AVAILABLE RECORDS:
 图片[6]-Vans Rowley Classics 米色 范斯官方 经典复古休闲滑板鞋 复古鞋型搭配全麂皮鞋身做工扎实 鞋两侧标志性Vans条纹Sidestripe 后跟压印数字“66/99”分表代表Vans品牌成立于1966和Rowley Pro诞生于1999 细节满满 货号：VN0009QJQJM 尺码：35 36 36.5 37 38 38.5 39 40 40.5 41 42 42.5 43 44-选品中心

==

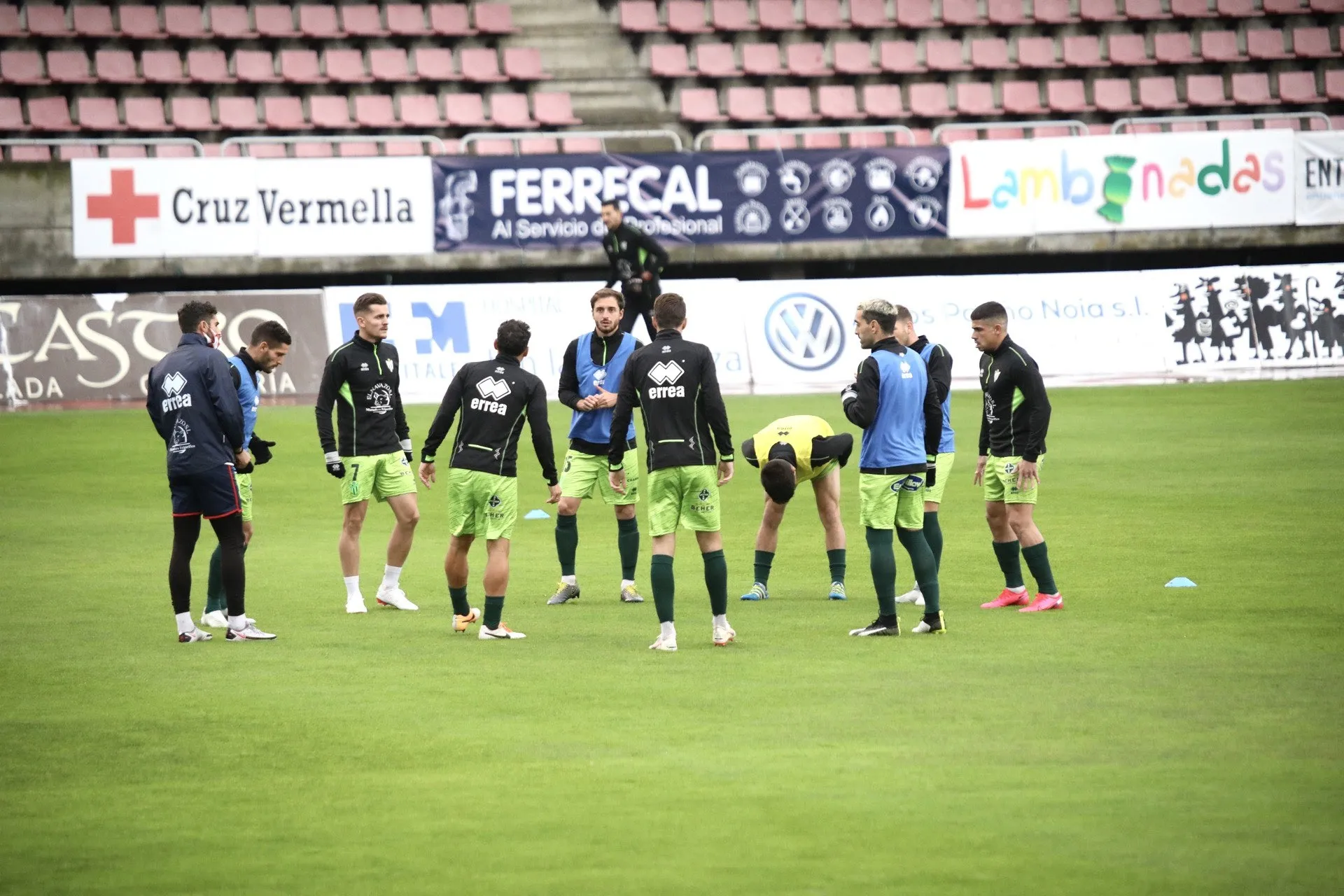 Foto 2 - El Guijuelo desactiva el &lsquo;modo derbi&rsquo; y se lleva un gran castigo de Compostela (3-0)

---

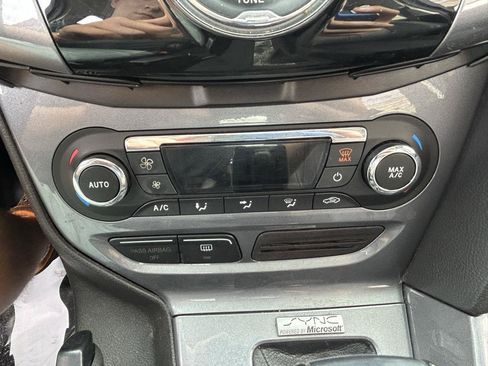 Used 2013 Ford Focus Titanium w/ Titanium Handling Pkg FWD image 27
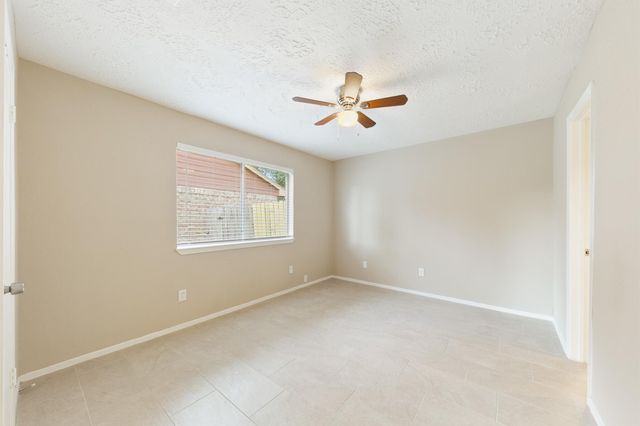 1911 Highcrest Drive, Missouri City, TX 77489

DESCRIPTION OF THE TASK: Only the lines between the one with "Used 2013 Ford" and the one with "1911 Highcrest Drive, Missouri", those two included, get copied from the material above. Keep it exact and free of pictures.

EXERCISE ANSWER:
 Used 2013 Ford Focus Titanium w/ Titanium Handling Pkg FWD image 27
 1911 Highcrest Drive, Missouri City, TX 77489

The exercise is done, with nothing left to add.